Une étude franco-canadienne publiée dans « Scientific Reports » vient de présenter des résultats contre-intuitifs concernant la maladie d’Alzheimer : les marqueurs synaptiques ne seraient pas corrélés avec le déclin cognitif au cours de la démence. Le point avec Stéphanie Daumas, chercheure en neurosciences à l’Université Pierre-et-Marie-Curie, et coauteure de l’article.
Dans cette étude, les auteurs ont évalué le statut en marqueurs synaptiques gutamatergiques, GABAergiques et cholinergiques d’échantillons du cortex préfrontal. Ces échantillons provenaient de 171 personnes âgées comprenant un groupe de 38 individus contrôles, et 133 personnes atteintes de maladie d’Alzheimer à différents stades. « Il y a quelques années, l’équipe avait publié sur ce même thème, cherchant des marqueurs synaptiques (les transporteurs vésiculaires du glutamate) dans le tissu préfrontal, sur environ 30 échantillons », rapporte Stéphanie Daumas au « Quotidien ». « Il semblait y avoir un lien entre le taux d’expression des transporteurs vésiculaires et le niveau de démence, mais le nombre d’échantillons était trop faible pour conclure. Nous avons par ailleurs constaté que toutes les études réalisées post-mortem et qui avaient recherché les taux de ces marqueurs avaient été réalisées sur de petites cohortes. »

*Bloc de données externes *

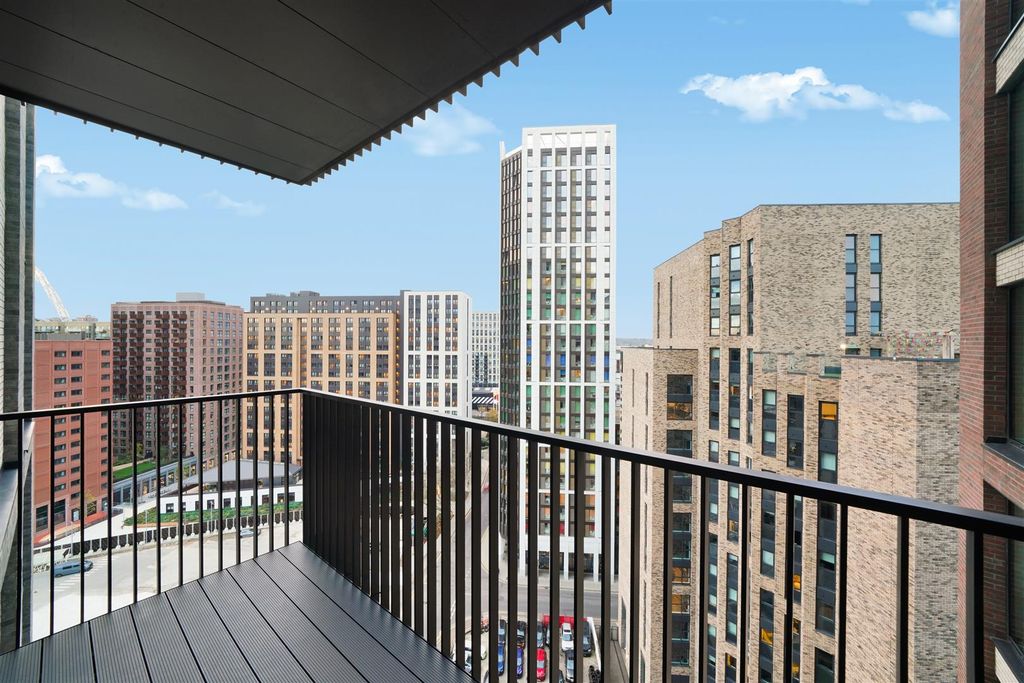 Property photo 3 of 16 Flat 123, 581 North End Road - Tppofl1Ga5Jhli9Edj0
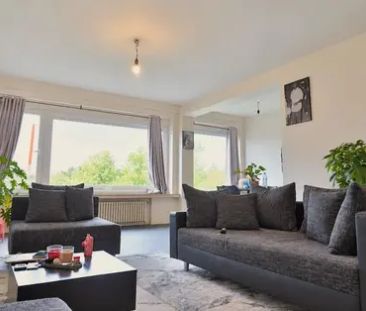 Ruim appartement in Centrum Kortrijk - Photo 1
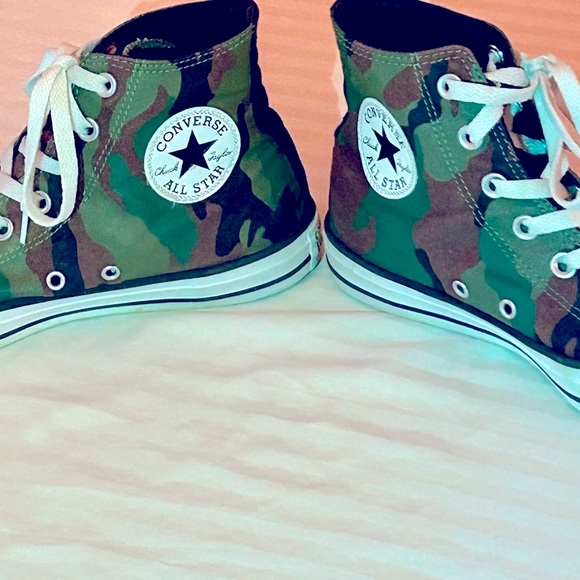 Camouflage High-Top Sneakers with Red Rose Embroidery - Picture 4 of 5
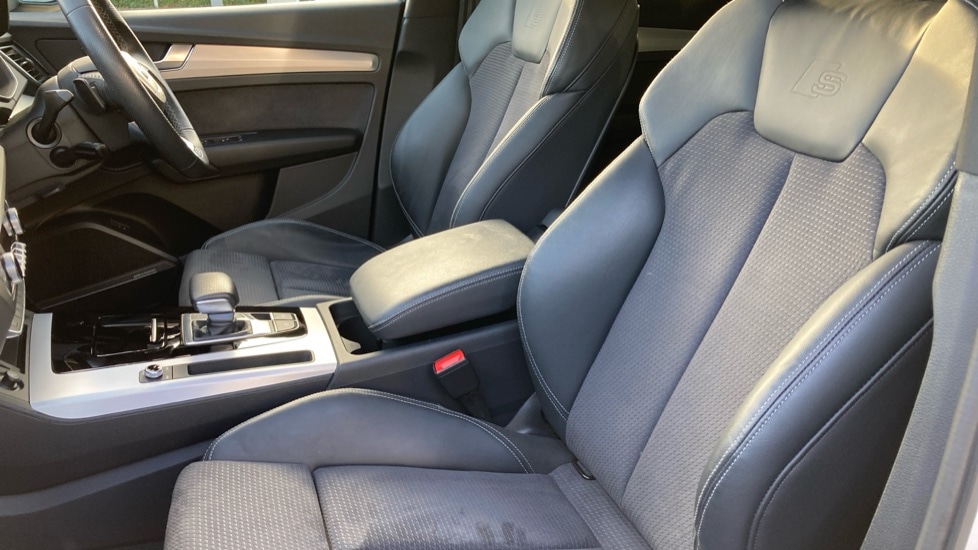 Used Audi Q5 2023 for sale - 76872527: Photo 17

Dans l’étude parue aujourd’hui dans « Scientific Reports », les chercheurs ont eu accès à une grande base de données, provenant de personnes en maisons de retraite dont le score de démence avait été évalué et qui avaient fait don de leur cerveau à la science. « C’était l’opportunité de pouvoir confirmer l’hypothèse sur un large échantillon », précise Stéphanie Daumas.
Des marqueurs synaptiques non corrélés à la progression de la démence
Les nouveaux résultats vont à l’opposé de l’ancienne étude : sur les 9 marqueurs synaptiques pris en compte (dont les transporteurs vésiculaires du glutamate VGLUT 1 & 2), deux ne sont pas du tout affectés par le stade de démence, et les sept autres voient leur taux d’expression diminuer, et ce tardivement, alors que les chercheurs attendaient plutôt de les voir augmenter avec la progression de la démence. « Nous étions les premiers surpris car nous pensions observer une corrélation, en particulier des taux de VGLUT1, avec la progression de la démence, mais l’ensemble des marqueurs chutent tardivement, à un score de démence déjà avancé », explique Stéphanie Daumas. « Nous attendions de voir ces marqueurs augmenter dans un premier temps pour compenser les pertes de récepteurs post-synaptiques avant de chuter, ce qui correspondrait à l’apparition des déficits cognitifs. Mais nous n’avons pas du tout mis en évidence cette cinétique. »
Des troubles cognitifs liés aux dysfonctionnements synaptiques
« Quand nous observons une expression des marqueurs synaptiques, cela ne signifie pas que ces synapses sont fonctionnelles », explique la chercheure. « Il y a donc sans doute une perte de fonctionnalité, à laquelle sont liés les troubles cognitifs ; et la perte de masse cellulaire ne survient que très tardivement dans la pathologie. »
Stéphanie Daumas souligne par ailleurs que si le cortex préfrontal constitue une région d’intérêt majeur dans la maladie d’Alzheimer, les zones hippocampiques pourraient aussi présenter un intérêt. Cependant, « il s’agirait encore d’une étude post-mortem et il pourrait plutôt être utile de développer une nouvelle approche, in vivo, pour suivre par imagerie (par IRM ou TEP) l’expression de marqueurs VGLUT au cours du déclin cognitif », propose-t-elle.